The difference is that none of the other clerics who espoused such views are holding a high profile ministerial position in the government of Nigeria.

The holding and espousal of such positions would disqualify anyone from holding public office in most Muslim countries, let alone a multi-religious and culturally plural country like Nigeria.

Pantami’s associations with such advocacy of sectarian violence and extremist nihilist ideology should have kept him from “smelling” any public office, let alone a ministerial one.

However, people evolve and when they do, they should be given a chance to demonstrate that indeed they have abandoned the odious views they once espoused. But the burden is on them to publicly announce that they no longer hold those views and that they have turned a new ideological leaf. Pantami has not done so.
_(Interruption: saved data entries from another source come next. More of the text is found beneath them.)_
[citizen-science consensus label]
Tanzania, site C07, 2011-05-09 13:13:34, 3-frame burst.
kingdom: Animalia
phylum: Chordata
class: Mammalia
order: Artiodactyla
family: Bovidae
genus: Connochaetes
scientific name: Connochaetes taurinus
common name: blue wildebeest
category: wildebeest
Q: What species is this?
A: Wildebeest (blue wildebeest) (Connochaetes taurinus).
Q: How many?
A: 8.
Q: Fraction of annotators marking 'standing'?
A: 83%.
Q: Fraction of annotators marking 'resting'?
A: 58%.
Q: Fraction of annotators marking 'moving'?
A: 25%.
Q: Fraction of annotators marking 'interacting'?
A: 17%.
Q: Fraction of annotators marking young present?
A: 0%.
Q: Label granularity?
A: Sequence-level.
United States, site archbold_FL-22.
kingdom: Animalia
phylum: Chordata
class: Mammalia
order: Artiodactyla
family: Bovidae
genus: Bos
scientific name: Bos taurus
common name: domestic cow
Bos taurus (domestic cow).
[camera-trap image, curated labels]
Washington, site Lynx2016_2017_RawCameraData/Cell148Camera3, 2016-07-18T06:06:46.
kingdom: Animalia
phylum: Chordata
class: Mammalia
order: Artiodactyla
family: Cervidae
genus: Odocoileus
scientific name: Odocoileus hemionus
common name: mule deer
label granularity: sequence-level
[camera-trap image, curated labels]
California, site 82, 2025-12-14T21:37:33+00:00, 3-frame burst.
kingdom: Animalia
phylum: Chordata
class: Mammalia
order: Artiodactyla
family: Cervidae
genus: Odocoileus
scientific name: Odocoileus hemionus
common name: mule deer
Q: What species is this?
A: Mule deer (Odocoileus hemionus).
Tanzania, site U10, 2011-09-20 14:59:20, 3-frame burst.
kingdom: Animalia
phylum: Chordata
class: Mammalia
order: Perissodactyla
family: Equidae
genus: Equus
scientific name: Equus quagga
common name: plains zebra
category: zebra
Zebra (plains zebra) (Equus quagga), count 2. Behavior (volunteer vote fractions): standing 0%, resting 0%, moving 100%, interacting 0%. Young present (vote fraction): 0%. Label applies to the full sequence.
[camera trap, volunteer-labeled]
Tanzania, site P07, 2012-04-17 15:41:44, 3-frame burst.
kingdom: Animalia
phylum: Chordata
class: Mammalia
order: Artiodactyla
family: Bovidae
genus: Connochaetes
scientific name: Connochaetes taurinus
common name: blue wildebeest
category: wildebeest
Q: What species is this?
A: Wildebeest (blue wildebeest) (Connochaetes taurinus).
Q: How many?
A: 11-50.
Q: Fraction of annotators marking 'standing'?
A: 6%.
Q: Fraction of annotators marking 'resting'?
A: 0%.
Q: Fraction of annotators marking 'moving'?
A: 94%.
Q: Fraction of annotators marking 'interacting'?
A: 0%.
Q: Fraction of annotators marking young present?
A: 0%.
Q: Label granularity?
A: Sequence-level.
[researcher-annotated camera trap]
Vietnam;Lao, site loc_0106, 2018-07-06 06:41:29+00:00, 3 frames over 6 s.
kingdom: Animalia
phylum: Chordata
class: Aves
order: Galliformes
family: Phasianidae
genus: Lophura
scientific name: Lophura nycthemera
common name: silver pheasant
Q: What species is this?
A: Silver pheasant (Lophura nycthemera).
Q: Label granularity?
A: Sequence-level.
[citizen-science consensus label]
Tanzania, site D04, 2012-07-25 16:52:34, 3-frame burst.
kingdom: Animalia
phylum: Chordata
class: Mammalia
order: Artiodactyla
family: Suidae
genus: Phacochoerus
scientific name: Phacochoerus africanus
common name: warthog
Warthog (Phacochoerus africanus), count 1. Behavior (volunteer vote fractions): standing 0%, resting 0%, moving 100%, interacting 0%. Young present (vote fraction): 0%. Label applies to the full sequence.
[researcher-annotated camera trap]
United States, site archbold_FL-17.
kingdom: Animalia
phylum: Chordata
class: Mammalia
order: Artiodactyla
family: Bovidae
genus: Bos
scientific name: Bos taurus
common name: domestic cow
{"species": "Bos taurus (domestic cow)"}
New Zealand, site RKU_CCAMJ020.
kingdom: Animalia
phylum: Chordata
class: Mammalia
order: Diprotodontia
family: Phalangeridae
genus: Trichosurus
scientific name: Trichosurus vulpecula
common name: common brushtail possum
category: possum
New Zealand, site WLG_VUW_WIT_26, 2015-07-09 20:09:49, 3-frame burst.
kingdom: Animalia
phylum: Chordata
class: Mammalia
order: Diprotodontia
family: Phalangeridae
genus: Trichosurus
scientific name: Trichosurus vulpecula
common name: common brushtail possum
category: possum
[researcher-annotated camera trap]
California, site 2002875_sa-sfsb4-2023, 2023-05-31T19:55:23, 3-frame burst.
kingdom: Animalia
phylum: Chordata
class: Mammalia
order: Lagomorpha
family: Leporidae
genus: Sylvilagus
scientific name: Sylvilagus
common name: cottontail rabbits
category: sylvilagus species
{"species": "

Until Pantami goes public to tell Nigerians that he regrets making those pro-alQaeda and pro-jihad statements, his past will continue to haunt him as long as he continues to hold public office or aspires to other public offices. He cannot simply expect Nigerians to simply forget that he was once a leading voice of violent jihad advocacy in the country.

Forget the US and their terror watchlist. Pantami owes Nigerians an apology and an explanation for where he stands today in relation to violent jihad and extremism. If he still holds those views or would not denounce them publicly to Nigerians then he should resign immediately.

Finally, those Pantami social media warriors who are telling Daily Independent to show the watchlist are being disingenuous because they should know that terror watchlists and no-fly lists are by their nature secret and classified. You only get to know you’re on them when you try to conduct certain activities or try to fly to a certain destination.

▪︎ Ochonu is a professor of African History at Vanderbilt University, Nashville, Tennessee.